[[ Data section, beginning ]]

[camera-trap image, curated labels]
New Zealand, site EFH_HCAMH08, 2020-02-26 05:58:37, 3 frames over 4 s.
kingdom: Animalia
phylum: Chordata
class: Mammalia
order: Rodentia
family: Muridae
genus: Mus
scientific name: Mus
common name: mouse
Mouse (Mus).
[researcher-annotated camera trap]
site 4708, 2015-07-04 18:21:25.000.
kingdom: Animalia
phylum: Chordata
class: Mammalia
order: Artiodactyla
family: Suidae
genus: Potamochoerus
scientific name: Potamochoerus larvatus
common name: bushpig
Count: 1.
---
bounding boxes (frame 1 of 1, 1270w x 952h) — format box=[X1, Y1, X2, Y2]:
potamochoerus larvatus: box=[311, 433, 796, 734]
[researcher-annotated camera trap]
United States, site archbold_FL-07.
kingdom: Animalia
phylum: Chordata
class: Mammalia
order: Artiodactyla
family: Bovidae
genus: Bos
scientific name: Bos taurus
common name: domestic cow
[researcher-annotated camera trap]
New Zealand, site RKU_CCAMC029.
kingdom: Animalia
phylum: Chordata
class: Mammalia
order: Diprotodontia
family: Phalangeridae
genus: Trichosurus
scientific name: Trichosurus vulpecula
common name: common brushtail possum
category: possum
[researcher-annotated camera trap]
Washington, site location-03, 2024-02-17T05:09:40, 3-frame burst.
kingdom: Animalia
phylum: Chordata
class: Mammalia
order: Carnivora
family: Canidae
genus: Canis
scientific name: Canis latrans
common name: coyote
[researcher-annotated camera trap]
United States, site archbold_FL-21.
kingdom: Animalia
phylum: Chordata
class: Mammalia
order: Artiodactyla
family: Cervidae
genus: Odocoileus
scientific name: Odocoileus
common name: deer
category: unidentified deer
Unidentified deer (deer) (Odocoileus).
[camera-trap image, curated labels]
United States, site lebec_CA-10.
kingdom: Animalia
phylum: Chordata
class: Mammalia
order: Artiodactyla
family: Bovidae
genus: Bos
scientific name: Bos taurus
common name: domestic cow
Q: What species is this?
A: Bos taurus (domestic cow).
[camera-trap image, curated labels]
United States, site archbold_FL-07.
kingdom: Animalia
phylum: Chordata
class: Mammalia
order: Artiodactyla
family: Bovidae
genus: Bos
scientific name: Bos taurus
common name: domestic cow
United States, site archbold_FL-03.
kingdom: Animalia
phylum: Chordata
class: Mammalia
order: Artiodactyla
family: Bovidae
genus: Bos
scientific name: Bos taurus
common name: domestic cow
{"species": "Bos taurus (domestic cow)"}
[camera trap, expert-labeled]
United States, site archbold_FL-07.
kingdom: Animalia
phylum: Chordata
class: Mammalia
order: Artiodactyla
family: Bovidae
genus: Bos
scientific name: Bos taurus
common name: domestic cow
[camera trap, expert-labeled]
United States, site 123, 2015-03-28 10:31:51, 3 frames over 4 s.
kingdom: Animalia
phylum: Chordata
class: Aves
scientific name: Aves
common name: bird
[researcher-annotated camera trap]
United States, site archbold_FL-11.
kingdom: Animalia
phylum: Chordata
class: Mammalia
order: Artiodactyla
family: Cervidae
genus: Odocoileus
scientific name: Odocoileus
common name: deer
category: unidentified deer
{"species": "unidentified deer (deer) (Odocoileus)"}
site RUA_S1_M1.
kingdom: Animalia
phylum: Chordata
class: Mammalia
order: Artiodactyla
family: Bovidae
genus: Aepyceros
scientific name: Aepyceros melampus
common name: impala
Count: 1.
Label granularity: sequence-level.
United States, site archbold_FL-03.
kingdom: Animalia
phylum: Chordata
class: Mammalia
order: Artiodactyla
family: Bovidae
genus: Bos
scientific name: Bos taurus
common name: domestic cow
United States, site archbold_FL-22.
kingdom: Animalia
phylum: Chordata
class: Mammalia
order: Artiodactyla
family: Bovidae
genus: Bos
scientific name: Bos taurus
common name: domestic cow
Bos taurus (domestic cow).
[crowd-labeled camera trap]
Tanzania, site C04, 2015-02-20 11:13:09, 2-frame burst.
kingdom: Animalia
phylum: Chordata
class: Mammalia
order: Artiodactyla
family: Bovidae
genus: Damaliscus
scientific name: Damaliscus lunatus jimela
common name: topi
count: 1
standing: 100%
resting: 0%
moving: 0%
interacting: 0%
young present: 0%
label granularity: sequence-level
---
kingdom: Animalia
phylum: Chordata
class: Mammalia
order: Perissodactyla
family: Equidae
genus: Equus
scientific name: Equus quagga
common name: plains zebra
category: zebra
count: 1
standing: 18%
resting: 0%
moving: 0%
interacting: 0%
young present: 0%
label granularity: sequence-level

[[ Data section, end ]]

■ Assigned task: Exactly the lines from the one containing "genus: Equus" through the end of the entries above must be output, and no others.

■ Expected output:
genus: Equus
scientific name: Equus quagga
common name: plains zebra
category: zebra
count: 1
standing: 18%
resting: 0%
moving: 0%
interacting: 0%
young present: 0%
label granularity: sequence-level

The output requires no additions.